All facial expressions are formed by contractions of the many muscles surrounding the skull and jaw. The primary muscle involved in smiling is the one that pulls up the corners of the mouth — the zygomatic major muscle. Every type of smile requires the help of the zygomatic major.

But Duchenne smiles call on certain other muscles — namely those at the top of the cheeks and around the eyes, the orbicularis oculi. The orbicularis oculi are the muscles that pull your eyes into a squint, making for wrinkles at the bridge of the nose and around the eyes’ outside edges.

Duchenne declared that smiles involving the orbicularis oculi muscles were authentic expressions of joy. Since Duchenne’s time, research has gone further to prove his theory. In 2001, scientists publishing in the journal Developmental Psychology singled out the Duchenne smile as the most positive expression of happiness the face can convey.

The Duchenne smile also appears to be a strong indicator of success. Researchers at the University of California-Berkeley studied the expressions of 111 women. Just under half displayed the Duchenne smile — the “authentic smile of happiness” — and they tended to be more successful, more likely to be married, and more content with their lives. Lead researcher Dacher Keltner called the power of the Duchenne smile “a virtuous circle.”
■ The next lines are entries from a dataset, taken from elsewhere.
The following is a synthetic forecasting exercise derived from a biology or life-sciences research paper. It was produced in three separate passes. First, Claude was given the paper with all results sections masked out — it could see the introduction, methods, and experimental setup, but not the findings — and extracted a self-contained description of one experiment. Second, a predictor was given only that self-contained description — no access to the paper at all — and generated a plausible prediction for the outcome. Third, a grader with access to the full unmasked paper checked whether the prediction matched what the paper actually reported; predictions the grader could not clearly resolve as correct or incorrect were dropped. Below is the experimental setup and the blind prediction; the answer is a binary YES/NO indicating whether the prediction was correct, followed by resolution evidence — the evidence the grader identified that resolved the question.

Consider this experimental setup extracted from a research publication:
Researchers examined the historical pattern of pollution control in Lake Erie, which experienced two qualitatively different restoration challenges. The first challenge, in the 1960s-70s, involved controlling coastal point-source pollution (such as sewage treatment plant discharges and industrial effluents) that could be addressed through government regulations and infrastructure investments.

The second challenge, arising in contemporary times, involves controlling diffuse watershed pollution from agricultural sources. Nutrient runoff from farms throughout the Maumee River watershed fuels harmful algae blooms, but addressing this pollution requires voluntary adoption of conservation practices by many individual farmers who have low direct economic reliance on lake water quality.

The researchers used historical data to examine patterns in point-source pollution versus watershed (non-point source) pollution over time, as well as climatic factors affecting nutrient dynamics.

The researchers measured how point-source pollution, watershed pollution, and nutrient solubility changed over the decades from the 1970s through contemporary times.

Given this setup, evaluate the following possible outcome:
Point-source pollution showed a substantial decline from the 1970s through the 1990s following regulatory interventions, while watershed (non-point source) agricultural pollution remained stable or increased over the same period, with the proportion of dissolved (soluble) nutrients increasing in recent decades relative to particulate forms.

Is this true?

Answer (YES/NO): YES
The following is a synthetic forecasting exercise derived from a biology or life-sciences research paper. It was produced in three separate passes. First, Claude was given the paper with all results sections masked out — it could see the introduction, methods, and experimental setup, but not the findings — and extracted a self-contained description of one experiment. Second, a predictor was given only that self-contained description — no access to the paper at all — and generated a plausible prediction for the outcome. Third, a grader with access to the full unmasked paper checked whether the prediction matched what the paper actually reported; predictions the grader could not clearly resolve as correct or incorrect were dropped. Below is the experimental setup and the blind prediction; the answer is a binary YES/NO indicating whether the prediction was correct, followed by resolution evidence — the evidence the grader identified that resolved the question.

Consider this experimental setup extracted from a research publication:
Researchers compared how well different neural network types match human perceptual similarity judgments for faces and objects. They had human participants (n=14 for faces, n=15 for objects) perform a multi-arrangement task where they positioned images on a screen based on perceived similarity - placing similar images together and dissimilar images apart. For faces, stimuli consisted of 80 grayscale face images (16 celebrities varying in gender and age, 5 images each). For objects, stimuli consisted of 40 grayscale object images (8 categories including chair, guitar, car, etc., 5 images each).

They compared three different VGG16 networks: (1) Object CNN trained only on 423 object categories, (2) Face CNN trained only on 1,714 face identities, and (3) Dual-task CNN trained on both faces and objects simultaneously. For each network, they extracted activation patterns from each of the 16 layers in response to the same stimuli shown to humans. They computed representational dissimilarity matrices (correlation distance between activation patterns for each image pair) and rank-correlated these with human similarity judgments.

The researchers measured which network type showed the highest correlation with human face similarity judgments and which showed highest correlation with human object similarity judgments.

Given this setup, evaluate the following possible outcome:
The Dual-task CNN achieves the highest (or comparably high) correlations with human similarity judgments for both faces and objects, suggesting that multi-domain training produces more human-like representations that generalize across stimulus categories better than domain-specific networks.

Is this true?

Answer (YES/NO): YES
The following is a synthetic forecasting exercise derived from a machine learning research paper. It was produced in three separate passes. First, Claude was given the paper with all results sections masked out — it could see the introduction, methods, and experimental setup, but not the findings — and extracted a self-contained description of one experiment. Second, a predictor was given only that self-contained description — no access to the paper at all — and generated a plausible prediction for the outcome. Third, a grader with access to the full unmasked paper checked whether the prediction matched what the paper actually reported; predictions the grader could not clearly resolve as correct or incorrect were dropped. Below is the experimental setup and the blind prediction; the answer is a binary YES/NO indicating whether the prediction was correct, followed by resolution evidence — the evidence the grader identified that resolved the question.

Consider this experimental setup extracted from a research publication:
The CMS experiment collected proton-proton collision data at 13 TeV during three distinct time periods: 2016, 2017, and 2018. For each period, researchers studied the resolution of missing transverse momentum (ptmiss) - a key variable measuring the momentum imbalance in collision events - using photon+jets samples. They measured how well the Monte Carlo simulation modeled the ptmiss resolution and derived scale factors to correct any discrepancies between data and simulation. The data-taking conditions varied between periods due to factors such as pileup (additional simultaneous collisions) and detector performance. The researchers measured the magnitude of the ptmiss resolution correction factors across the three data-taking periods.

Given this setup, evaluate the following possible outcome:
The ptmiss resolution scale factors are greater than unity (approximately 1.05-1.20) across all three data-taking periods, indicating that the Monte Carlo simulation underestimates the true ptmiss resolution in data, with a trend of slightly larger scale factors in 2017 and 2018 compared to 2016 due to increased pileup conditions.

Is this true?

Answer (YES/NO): NO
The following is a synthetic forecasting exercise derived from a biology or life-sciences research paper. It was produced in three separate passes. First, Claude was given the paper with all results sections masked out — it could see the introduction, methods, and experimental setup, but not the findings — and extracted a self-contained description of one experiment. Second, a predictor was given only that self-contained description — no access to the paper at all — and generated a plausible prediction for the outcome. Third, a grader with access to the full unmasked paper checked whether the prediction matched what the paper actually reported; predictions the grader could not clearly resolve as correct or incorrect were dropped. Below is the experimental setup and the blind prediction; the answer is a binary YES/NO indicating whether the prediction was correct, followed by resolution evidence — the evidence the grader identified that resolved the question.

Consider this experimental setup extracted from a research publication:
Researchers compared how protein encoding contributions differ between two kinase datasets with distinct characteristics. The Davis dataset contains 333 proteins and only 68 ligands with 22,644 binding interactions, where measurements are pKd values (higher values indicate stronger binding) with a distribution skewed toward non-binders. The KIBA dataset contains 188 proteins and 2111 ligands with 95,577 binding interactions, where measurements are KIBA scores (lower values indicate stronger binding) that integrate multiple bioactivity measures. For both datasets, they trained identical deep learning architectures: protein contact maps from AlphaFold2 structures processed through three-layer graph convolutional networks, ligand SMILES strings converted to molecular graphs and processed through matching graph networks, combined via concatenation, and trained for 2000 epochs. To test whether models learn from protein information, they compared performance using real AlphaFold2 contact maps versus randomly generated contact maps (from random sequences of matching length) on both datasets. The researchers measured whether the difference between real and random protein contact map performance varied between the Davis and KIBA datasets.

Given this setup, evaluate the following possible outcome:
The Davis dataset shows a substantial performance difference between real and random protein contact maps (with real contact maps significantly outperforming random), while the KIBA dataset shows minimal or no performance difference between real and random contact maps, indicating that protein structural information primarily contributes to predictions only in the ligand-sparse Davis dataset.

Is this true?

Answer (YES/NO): NO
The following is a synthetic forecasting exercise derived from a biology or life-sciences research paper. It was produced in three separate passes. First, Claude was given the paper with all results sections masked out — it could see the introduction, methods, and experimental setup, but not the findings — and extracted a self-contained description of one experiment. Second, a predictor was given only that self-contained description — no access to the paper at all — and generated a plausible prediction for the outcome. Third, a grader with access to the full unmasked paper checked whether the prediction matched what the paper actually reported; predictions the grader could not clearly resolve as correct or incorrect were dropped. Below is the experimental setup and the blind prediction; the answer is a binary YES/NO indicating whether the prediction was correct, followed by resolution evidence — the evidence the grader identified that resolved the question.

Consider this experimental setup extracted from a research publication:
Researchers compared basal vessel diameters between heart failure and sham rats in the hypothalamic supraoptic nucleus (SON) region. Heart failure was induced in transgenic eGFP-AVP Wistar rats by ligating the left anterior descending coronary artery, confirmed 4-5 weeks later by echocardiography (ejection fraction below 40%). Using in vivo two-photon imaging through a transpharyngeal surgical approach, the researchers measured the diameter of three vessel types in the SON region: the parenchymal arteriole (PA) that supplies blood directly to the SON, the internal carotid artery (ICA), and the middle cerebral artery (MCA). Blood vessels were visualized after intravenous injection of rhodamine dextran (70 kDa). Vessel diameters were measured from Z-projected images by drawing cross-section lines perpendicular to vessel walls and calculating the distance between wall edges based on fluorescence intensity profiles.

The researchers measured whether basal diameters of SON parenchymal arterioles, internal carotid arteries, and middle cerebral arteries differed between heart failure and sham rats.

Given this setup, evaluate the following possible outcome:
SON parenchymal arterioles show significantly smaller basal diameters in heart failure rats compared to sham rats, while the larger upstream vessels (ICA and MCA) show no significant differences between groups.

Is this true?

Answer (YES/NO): NO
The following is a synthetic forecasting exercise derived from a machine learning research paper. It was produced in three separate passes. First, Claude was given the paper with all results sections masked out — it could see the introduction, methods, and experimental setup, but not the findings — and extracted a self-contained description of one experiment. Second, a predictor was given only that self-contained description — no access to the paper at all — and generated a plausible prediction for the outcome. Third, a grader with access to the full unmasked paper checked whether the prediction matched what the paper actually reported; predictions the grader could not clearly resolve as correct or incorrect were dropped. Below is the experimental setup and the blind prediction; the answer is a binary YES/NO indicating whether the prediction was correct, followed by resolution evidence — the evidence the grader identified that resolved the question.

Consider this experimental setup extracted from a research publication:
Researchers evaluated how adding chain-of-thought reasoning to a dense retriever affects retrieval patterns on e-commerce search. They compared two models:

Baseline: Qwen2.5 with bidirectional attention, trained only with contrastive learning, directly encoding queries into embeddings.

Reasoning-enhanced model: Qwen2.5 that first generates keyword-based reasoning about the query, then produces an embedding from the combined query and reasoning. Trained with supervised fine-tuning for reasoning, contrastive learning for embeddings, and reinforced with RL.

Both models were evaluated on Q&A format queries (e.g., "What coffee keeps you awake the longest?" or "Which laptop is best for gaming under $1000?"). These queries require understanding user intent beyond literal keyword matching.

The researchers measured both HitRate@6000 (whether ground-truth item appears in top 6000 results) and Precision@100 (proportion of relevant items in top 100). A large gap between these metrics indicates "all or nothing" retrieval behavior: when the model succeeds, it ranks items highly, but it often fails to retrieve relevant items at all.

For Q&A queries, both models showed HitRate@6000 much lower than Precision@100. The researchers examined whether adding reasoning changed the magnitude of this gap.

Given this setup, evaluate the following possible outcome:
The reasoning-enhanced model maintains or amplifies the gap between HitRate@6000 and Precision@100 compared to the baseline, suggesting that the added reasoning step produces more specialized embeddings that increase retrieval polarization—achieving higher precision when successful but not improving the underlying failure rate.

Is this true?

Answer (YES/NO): YES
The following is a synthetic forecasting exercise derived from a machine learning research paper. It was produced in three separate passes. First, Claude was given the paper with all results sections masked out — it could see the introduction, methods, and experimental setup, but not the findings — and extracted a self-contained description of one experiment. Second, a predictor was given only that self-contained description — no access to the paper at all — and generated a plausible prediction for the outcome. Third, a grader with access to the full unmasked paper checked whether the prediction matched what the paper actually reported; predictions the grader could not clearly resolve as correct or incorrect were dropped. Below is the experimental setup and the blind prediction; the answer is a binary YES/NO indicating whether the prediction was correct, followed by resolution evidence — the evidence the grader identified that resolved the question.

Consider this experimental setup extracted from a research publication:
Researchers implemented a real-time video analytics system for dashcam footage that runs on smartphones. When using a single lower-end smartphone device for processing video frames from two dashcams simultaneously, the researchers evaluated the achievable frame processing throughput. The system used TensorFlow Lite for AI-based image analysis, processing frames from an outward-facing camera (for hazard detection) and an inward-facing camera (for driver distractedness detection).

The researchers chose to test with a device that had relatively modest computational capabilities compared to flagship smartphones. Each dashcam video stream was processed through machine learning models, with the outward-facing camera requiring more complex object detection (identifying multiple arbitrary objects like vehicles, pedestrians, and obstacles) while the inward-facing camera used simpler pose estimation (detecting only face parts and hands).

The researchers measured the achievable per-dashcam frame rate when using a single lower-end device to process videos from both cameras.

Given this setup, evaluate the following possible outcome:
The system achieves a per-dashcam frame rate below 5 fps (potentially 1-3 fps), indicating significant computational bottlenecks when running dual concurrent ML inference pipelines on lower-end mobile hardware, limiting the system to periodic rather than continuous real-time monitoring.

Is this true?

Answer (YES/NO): NO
The study was replicated in 2006 by a group of Australian psychiatrists who published almost identical results. They also concluded that those who exhibited only a mouth smile, without the uninhibited squinting, were typically less satisfied.

Other researchers across the field have even come to call the simple mouth smile a “social smile.” By this they mean that it may express happiness … but it could just as likely mute sad feelings in a public setting or hide anger and frustration with others.
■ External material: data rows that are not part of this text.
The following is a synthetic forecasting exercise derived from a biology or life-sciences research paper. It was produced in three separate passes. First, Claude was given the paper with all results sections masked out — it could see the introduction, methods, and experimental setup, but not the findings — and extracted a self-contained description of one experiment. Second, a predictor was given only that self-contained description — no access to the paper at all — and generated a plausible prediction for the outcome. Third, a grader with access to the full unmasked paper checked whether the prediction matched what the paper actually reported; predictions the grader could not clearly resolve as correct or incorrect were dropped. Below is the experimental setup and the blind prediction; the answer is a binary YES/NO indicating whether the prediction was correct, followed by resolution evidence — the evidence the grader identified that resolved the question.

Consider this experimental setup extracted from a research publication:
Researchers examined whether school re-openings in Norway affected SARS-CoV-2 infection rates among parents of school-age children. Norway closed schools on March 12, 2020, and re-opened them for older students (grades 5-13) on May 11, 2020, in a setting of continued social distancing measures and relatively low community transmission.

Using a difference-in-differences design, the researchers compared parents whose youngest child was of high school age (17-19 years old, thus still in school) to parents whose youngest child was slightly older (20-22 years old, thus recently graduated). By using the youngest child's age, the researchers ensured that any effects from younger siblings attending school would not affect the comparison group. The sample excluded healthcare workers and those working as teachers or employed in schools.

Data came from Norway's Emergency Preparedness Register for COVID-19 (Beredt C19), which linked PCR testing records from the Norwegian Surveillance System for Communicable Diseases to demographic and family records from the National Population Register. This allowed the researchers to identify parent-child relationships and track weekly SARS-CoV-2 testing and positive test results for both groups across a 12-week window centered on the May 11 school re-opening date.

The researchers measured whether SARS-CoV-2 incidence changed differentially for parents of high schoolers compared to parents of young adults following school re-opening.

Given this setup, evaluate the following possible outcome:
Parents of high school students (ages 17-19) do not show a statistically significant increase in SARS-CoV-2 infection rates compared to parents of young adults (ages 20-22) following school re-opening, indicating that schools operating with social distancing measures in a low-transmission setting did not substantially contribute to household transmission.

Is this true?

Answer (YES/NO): YES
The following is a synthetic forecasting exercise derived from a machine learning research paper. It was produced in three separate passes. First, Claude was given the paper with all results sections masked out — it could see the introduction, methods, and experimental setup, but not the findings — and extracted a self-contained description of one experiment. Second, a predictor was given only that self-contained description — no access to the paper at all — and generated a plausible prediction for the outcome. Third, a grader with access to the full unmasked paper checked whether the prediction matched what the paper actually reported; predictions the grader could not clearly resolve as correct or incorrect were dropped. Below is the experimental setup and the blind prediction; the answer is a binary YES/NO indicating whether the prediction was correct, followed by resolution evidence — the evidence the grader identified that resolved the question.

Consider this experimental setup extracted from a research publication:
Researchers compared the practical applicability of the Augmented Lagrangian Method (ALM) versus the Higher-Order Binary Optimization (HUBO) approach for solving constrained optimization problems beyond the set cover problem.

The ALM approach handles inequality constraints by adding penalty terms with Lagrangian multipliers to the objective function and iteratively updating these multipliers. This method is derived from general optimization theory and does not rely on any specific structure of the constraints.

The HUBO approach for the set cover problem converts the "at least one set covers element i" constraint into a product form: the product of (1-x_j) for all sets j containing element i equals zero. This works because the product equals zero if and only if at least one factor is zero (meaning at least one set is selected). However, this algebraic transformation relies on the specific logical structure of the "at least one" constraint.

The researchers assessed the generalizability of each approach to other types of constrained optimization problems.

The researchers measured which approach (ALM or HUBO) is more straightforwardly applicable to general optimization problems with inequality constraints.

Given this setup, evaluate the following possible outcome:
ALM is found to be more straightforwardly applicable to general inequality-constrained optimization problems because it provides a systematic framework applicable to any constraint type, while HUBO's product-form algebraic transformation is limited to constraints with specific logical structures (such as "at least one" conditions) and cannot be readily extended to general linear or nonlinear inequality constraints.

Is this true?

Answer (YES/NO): YES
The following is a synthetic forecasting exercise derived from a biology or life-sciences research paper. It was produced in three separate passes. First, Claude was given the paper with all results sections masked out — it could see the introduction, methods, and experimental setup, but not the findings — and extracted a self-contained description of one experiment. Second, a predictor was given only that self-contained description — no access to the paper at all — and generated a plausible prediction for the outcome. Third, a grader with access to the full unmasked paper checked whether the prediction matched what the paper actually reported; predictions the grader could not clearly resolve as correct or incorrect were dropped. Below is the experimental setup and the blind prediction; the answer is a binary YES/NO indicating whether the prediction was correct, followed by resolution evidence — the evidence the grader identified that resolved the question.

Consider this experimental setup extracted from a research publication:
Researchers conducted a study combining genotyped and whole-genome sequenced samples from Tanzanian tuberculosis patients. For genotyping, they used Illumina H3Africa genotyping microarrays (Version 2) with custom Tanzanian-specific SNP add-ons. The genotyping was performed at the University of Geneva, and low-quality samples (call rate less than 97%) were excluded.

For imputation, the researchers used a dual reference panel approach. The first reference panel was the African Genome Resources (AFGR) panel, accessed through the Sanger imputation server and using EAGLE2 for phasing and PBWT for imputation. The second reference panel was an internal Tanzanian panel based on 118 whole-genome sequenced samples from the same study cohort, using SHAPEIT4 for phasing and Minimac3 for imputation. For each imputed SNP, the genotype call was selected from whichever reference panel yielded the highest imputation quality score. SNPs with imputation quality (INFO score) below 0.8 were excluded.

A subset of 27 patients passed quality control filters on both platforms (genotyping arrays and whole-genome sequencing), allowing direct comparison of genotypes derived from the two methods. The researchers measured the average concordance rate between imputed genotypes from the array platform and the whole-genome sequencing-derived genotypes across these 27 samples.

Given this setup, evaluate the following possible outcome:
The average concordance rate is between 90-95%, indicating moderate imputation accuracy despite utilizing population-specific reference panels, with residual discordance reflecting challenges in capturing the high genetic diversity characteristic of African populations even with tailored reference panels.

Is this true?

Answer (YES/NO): NO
Some psychologists go so far as to call it the “Botox” smile, where happiness may or may not even be present.

Smile Your Way to Happiness

Researchers conclude that while smiling can deliver a wide range of health benefits, the Duchenne smile — the authentically joyful smile — holds the real power. When you begin to consciously practice the Duchenne smile, you spark a fireworks display of brain activity, the kind where happiness is almost guaranteed to follow.

In fact, the Berkeley researchers concluded the Duchenne smile is so effective that 95% of people who use it experience authentic happiness. That means only 5% of people are able to fake happiness with this smile.

The message of this research is incredibly simple: tug at that zygomatic major (the corners of your mouth), then scrunch up those orbicularis oculi (the corners of your eyes) … then feel positivity and good energy flow, unleashing myriad health and life benefits.

With the Duchenne smile, you’re using some of nature’s best medicine to open the secret floodgates to good health and success.